Fellow transit cop Reynaldo Roman stated that while he is pleased he was able to recover a potentially life-ending weapon, he also says it is important to ensure drugs are not being distributed in the subways.

Officers Anton Gojcevic and Reynaldo Roman. Photo by Dean Moses
The revierde drugs and knife.Photo courtesy of the NYPD

“We have people that come from out of the city, you have tourists here from all over the world. They’re stepping over used needles, they’re stepping over bags of drugs, they’re walking with their kids, like, that’s not the image we want of our city,” Roman said. “It is our job to combat that.”

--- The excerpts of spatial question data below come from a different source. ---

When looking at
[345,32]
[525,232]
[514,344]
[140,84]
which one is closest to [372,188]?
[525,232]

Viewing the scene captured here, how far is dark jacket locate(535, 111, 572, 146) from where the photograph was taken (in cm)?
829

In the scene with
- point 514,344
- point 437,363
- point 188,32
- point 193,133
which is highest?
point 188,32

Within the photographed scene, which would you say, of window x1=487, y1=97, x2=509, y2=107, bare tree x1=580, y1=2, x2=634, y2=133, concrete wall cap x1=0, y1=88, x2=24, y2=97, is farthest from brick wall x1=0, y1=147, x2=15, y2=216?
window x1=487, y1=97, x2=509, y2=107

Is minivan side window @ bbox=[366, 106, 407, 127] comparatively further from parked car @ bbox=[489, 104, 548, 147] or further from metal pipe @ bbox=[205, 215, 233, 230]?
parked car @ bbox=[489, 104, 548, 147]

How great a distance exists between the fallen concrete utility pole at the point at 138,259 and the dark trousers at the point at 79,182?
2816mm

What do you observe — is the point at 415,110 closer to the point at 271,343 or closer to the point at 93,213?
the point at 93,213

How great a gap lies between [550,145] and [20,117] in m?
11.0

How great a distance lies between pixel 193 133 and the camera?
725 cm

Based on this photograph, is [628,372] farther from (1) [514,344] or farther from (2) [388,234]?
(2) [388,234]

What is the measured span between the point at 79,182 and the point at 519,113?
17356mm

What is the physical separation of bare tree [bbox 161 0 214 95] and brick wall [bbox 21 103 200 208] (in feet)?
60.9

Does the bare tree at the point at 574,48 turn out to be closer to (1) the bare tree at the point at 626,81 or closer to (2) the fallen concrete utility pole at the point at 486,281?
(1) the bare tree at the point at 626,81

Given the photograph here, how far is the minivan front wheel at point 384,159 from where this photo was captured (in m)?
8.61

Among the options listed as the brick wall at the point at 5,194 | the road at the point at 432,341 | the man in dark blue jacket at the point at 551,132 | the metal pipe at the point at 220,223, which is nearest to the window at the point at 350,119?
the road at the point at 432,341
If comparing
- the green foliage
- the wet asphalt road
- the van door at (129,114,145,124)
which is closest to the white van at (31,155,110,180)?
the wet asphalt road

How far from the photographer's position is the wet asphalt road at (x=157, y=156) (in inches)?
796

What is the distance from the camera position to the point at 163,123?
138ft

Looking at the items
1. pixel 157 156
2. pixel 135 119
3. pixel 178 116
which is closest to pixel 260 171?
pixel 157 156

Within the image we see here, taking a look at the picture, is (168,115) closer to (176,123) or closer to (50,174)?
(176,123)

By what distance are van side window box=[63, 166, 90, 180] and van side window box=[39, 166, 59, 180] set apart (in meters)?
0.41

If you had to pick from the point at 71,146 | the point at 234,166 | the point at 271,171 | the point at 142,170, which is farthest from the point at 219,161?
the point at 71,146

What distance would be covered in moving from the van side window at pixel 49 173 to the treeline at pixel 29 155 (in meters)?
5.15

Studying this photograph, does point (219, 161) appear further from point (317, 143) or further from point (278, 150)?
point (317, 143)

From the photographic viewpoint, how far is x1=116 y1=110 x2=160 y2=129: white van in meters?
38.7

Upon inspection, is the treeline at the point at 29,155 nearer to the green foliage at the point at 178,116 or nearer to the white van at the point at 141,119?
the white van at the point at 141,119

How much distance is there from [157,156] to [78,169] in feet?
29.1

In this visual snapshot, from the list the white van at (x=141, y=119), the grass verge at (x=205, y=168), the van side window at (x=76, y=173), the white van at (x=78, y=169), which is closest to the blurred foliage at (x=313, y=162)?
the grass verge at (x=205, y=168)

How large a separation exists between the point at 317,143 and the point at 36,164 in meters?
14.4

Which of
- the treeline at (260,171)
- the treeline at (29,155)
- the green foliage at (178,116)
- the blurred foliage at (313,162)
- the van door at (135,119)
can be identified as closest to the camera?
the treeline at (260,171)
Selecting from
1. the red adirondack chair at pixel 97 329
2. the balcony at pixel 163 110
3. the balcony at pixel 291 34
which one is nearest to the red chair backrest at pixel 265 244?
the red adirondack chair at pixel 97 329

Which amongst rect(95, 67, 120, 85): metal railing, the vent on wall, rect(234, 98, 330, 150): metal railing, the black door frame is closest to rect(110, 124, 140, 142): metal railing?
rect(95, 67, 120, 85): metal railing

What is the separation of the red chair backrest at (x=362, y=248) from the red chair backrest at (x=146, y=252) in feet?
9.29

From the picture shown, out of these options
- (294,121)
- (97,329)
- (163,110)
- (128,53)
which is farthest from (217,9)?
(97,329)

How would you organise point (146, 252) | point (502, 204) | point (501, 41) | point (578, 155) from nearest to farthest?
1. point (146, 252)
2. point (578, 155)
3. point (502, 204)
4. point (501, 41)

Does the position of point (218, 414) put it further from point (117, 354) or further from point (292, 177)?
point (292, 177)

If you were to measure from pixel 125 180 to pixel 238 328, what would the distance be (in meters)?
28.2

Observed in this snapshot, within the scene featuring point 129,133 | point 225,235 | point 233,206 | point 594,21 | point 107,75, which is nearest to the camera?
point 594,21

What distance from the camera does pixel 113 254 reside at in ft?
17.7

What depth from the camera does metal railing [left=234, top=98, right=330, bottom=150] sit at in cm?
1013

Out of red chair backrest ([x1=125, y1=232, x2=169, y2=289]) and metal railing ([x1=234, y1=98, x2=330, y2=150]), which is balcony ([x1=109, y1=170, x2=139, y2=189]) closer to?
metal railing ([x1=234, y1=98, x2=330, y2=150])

Finally, police in Midtown said they were also able to stop a fare evader on Tuesday who was wanted for a robbery earlier in the month and, incredibly, was found wearing the luxury watch he had stolen.

According to Police Officer Lennoxann Samerson, she was patrolling the 42nd Street and 8th Avenue entrance to the Times Square station at around 4:30 p.m. on March 19, when she spied a 21-year-old man illegally entering via the emergency gate.

“He didn’t want to provide identification so based on his behavior — he was acting disorderly — we brought him into the station house where he was subsequently arrested. We found that he had an open warrant,” Samerson said.

The recovered watch.Photo Courtesy of NYPD

The man was wanted for robbing a watch worth $3000 on March 13 after he arranged to buy the wrist wear only to use pepper spray to steal the item. When Samerson took the man into custody he was still wearing the watch and even had a stolen MacBook on him and pepper spray.

Officer Samerson said the items will be returned to their owners.

“It’s a very good feeling. Two people are going to get their property back,” Samerson said.

These cases probably won’t make an impact in the ongoing debate over the NYPD’s efforts underground. Criminal justice advocates have expressed concern that the concentration on minor crimes would lead to unequal policing and discrimination. 

Samerson, however, stressed that the NYPD is tactful in its efforts to stop fare evaders.

“You know, we’ll stop a lot of people and great majority of them are let go without a fine or any arrest. We just have a conversation with them, and we let them go we,” Samerson said. “We try to sift through the ones who have you certain behaviors or different factors that indicate to us that they’re there for other reasons than just to travel. … We don’t penalize the poor when we enforce theft of service. We exercise a lot of discretion. We speak to people, very often we allows them to go.”